L’étude a permis de souligner la nécessité d’opérer un véritable transfert de compétences et de s’assurer de leur internalisation pérenne chez les structures à finalité sociale, à la fin d’une coopération. 78% des structures d’utilité sociale ayant bénéficié d’une coopération tech ont augmenté leur impact social. Sur les conditions de mise en place de mécénat de compétences, il faudrait mettre en place une transmission durable de compétences, pour permettre un gain identifié pour l’autonomie de la structure accompagnée.
Au-delà de partager des lieux de rencontres et d’échanges, une compréhension commune des enjeux, des objectifs et des modalités de coopération « gagnant-gagnant » pour les deux parties est essentiel.

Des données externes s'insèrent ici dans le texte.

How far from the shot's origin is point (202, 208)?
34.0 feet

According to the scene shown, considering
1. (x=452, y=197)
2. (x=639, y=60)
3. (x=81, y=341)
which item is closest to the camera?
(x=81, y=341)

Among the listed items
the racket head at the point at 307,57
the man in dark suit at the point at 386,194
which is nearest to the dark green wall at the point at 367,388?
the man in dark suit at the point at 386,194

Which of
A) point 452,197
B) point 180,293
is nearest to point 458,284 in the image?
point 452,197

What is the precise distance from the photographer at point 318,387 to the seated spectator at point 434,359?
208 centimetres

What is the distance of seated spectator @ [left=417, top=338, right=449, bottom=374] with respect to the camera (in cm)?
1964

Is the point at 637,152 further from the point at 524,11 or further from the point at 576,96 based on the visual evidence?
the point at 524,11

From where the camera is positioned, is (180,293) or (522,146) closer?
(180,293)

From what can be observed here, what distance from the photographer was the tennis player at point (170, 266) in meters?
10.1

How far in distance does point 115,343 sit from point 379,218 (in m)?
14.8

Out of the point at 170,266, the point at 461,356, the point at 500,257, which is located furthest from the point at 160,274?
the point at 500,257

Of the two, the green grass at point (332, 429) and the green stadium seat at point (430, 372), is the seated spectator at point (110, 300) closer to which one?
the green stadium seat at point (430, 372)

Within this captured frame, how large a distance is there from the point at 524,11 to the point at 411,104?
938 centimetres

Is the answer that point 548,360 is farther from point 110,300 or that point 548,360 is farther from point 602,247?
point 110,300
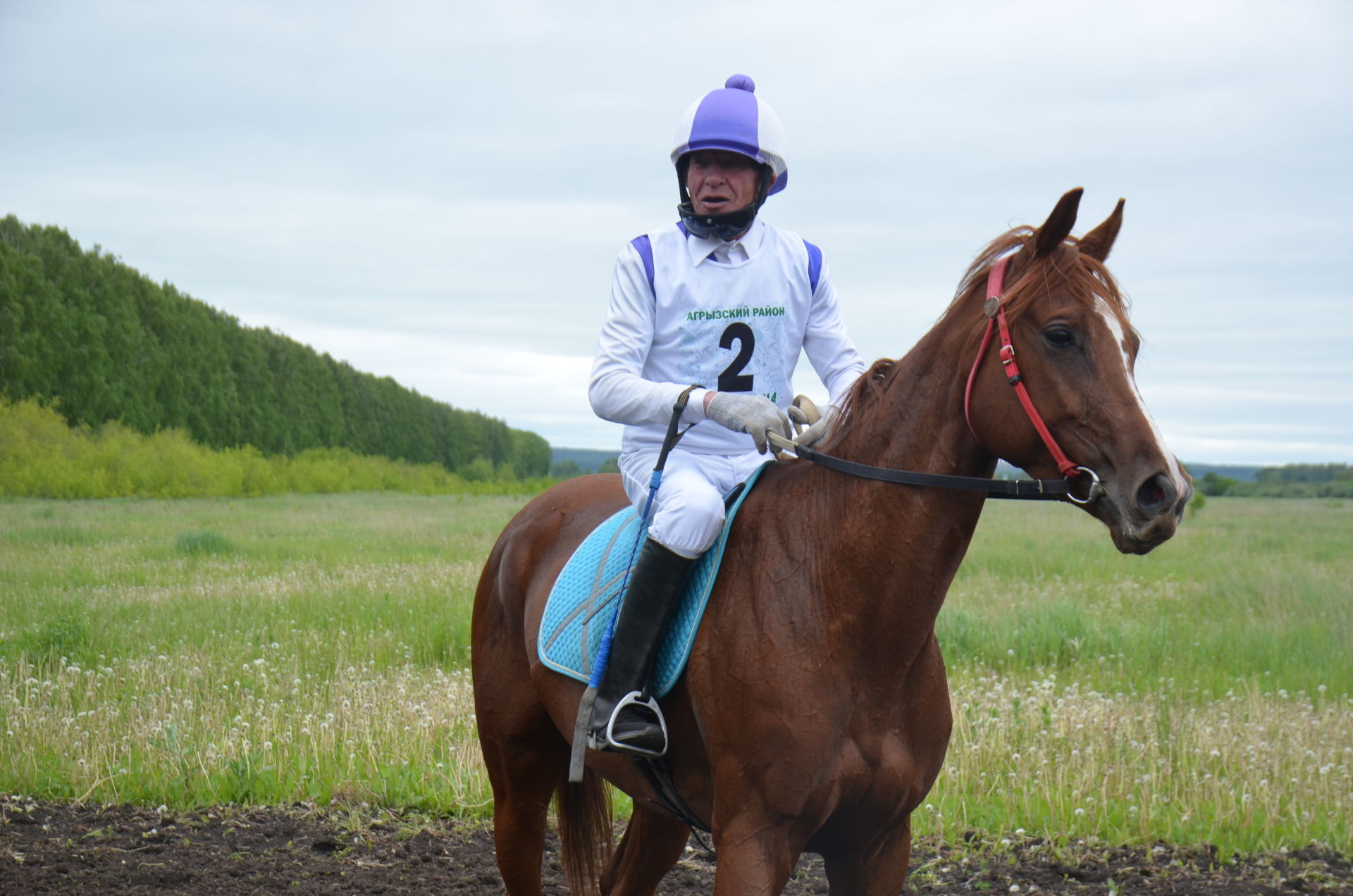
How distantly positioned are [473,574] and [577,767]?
1115 centimetres

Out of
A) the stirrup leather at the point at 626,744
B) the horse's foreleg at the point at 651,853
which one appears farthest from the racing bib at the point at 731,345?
the horse's foreleg at the point at 651,853

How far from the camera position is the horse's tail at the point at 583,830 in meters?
4.40

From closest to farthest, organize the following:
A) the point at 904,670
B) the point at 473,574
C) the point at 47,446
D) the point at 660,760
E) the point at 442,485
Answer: the point at 904,670 → the point at 660,760 → the point at 473,574 → the point at 47,446 → the point at 442,485

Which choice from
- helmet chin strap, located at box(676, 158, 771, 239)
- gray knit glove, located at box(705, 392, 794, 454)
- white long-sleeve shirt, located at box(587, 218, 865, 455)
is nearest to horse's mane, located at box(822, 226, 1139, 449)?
gray knit glove, located at box(705, 392, 794, 454)

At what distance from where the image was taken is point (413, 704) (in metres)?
6.87

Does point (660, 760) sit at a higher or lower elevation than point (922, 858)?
higher

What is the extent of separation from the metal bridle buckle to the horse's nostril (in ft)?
0.31

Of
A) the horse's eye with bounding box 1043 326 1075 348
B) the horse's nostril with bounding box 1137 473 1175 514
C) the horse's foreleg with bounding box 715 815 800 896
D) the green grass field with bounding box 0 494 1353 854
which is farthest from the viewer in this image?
the green grass field with bounding box 0 494 1353 854

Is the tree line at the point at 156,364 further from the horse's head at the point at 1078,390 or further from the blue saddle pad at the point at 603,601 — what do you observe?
the horse's head at the point at 1078,390

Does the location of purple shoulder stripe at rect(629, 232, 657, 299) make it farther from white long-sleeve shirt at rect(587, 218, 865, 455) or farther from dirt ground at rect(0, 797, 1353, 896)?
dirt ground at rect(0, 797, 1353, 896)

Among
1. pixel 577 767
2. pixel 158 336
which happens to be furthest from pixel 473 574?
pixel 158 336

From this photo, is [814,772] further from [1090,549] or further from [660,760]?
[1090,549]

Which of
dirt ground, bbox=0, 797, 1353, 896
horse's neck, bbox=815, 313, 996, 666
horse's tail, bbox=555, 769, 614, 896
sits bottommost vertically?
dirt ground, bbox=0, 797, 1353, 896

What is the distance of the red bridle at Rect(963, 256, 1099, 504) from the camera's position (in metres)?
2.34
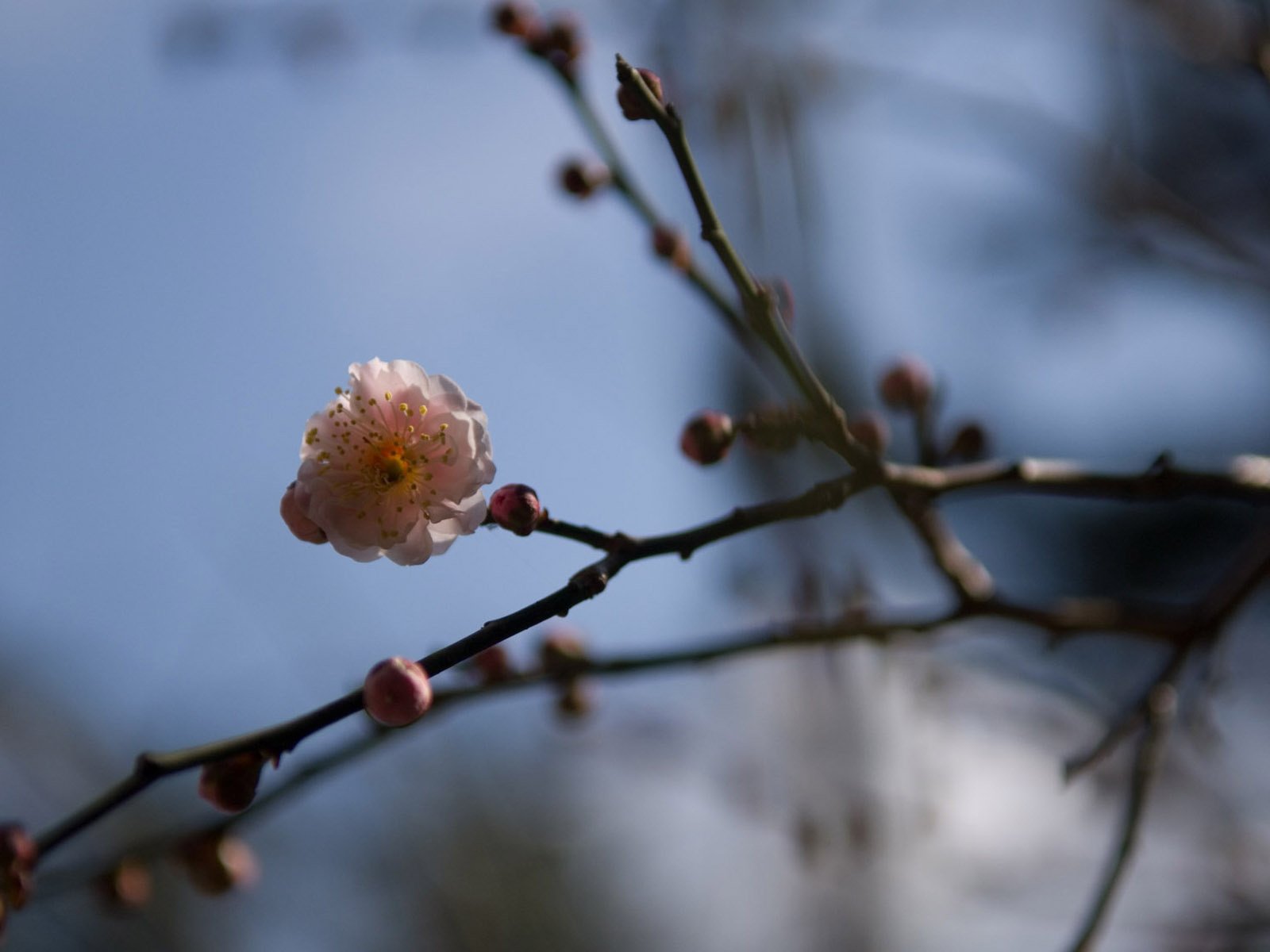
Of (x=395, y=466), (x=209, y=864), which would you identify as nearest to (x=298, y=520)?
(x=395, y=466)

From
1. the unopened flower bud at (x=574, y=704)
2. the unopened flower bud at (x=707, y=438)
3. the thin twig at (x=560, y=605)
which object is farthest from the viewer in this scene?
the unopened flower bud at (x=574, y=704)

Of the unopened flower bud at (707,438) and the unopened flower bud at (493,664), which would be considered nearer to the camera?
the unopened flower bud at (707,438)

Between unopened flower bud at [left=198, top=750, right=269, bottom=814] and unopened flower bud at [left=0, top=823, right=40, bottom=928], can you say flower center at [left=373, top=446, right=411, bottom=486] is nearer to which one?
unopened flower bud at [left=198, top=750, right=269, bottom=814]

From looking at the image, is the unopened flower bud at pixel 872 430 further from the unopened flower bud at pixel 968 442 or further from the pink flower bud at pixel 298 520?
the pink flower bud at pixel 298 520

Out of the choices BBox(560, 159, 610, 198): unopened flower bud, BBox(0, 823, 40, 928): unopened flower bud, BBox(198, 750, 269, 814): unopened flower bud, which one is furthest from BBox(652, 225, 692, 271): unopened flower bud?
BBox(0, 823, 40, 928): unopened flower bud

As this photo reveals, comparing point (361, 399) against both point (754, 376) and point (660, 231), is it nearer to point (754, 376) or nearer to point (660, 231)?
point (660, 231)

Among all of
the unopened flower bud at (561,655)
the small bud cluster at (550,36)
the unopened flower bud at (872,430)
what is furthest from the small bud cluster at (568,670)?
the small bud cluster at (550,36)

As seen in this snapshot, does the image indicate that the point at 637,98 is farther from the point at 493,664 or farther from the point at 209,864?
the point at 209,864
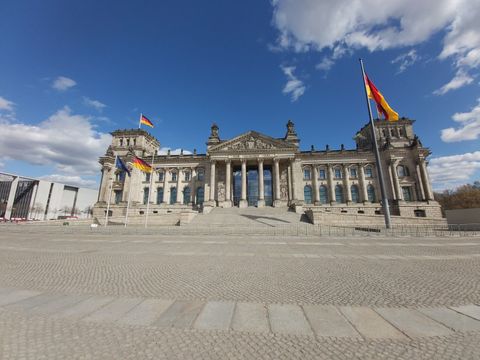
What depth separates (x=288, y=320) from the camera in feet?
12.3

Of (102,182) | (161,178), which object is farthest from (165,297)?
(102,182)

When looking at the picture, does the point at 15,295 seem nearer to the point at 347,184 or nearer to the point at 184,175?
the point at 184,175

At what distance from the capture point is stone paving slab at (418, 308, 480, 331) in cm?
350

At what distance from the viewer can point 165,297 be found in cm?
492

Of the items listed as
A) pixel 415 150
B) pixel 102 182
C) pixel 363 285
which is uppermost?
pixel 415 150

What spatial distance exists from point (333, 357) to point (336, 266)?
19.3ft

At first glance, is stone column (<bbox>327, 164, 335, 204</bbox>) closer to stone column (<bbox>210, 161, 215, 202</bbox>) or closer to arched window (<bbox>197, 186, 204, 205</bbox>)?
stone column (<bbox>210, 161, 215, 202</bbox>)

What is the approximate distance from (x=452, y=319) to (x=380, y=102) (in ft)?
73.5

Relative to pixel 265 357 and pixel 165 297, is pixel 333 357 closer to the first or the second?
pixel 265 357

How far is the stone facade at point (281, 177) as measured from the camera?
46031 millimetres

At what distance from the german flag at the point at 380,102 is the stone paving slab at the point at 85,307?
80.5 feet

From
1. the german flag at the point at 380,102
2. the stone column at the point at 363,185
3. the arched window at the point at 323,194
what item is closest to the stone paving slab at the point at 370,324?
the german flag at the point at 380,102

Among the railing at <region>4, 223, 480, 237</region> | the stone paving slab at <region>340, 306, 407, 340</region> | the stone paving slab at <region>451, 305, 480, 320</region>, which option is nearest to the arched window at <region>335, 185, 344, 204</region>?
the railing at <region>4, 223, 480, 237</region>

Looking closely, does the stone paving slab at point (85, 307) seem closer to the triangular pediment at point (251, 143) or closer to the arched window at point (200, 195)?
the triangular pediment at point (251, 143)
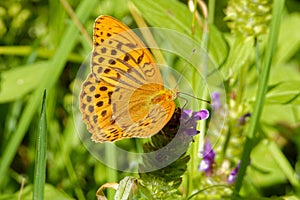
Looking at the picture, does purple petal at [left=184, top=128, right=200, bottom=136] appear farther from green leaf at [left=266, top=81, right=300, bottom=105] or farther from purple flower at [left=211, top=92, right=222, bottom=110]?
purple flower at [left=211, top=92, right=222, bottom=110]

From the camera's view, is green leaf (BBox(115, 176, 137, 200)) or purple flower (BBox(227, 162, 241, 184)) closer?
green leaf (BBox(115, 176, 137, 200))

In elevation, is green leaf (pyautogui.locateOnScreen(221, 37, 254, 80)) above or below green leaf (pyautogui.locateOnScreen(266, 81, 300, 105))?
above

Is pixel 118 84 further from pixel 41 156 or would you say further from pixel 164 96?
pixel 41 156

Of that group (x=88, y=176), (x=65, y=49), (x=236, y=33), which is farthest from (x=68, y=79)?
(x=236, y=33)

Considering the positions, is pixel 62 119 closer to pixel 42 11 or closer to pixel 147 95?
pixel 42 11

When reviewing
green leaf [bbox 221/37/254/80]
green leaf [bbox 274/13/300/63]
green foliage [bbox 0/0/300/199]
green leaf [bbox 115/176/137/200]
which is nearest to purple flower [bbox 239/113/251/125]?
green foliage [bbox 0/0/300/199]

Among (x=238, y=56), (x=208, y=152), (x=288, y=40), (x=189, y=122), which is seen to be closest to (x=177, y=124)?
(x=189, y=122)
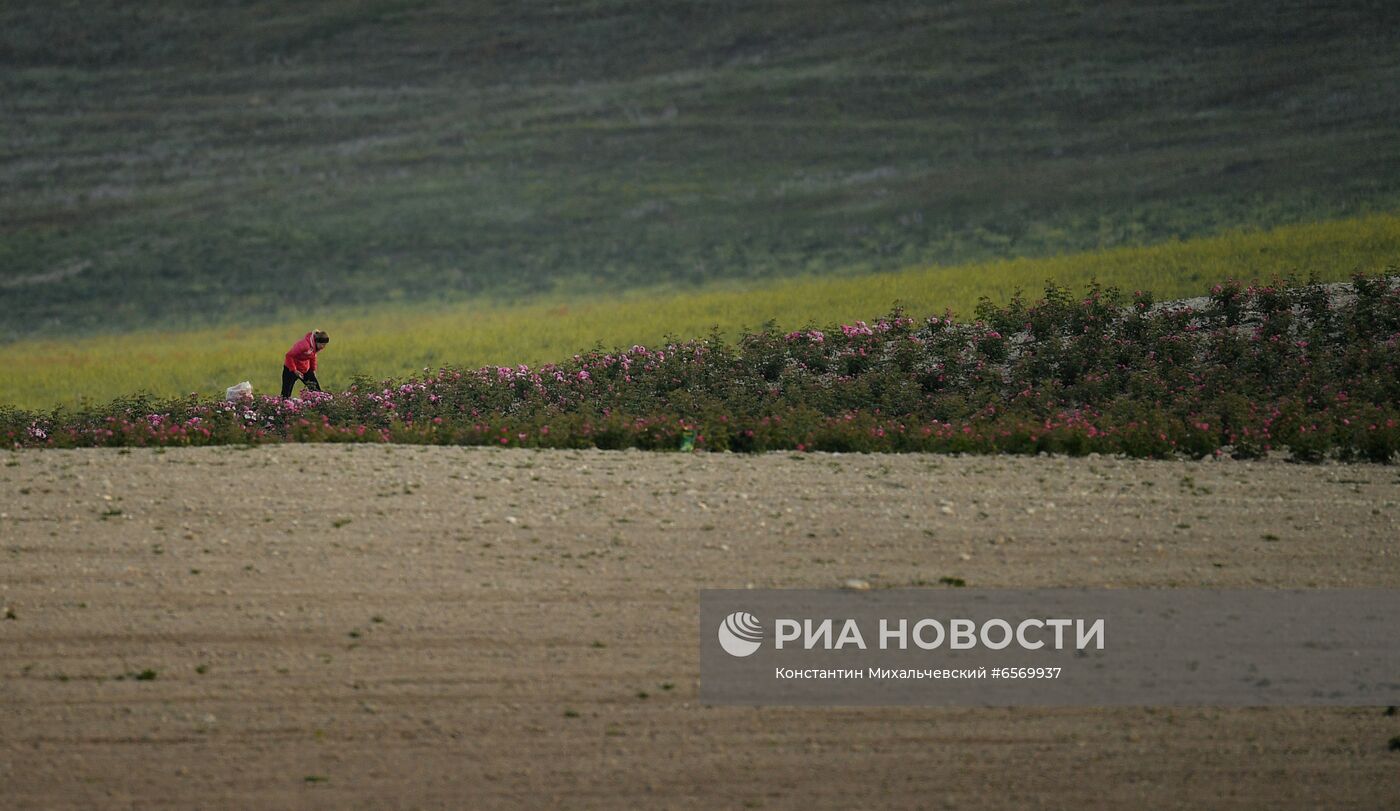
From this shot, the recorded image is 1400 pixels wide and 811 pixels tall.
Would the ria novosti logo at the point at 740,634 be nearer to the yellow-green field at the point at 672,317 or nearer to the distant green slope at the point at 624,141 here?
the yellow-green field at the point at 672,317

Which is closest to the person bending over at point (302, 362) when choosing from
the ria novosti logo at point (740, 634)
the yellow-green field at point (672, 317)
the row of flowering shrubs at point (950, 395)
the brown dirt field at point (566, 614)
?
the row of flowering shrubs at point (950, 395)

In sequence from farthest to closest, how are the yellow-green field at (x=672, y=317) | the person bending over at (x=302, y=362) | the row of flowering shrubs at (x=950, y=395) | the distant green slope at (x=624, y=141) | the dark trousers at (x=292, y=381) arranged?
the distant green slope at (x=624, y=141)
the yellow-green field at (x=672, y=317)
the person bending over at (x=302, y=362)
the dark trousers at (x=292, y=381)
the row of flowering shrubs at (x=950, y=395)

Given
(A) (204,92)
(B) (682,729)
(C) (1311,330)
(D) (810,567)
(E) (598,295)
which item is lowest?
(B) (682,729)

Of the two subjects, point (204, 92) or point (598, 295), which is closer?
point (598, 295)

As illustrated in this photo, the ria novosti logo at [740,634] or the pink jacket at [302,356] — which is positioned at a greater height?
the pink jacket at [302,356]

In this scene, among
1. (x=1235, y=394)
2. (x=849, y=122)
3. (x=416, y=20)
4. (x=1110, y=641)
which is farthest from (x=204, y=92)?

Les moments d’échanges entre les grands témoins et les participants au Probono Lunch ont permis de s’interroger sur l’articulation entre pro bono et compétences tech : la primordialité du diagnostic des besoins des structures à finalité sociale, l’injonction à l’innovation, la nécessité de sensibiliser et du lien avec les ODD, la question des outils, les effets de dépendance, la logique de transmission et de maximisation d’impact, etc.
En bref
Le bénévolat/mécénat de compétences est une porte d’entrée dans la relation partenariale entre acteurs de l’innovation sociale et de la tech, jouant un rôle dans la « démystification » de ce secteur. Formaliser un référentiel des compétences numériques nécessaires pour les structures à finalité sociale (proposition 14 du Manifeste pour le développement du pro bono) contribuerait à une collaboration pérenne de ces deux mondes. Il s’agit également de rappeler la nécessité du temps long pour le transfert de toute compétence, en particulier celui des compétences tech, en articulation avec la formation professionnelle. Enfin, réaffirmer que la tech ne peut pas tout. Qu’elle doit être un outil au service de l’utilité sociale.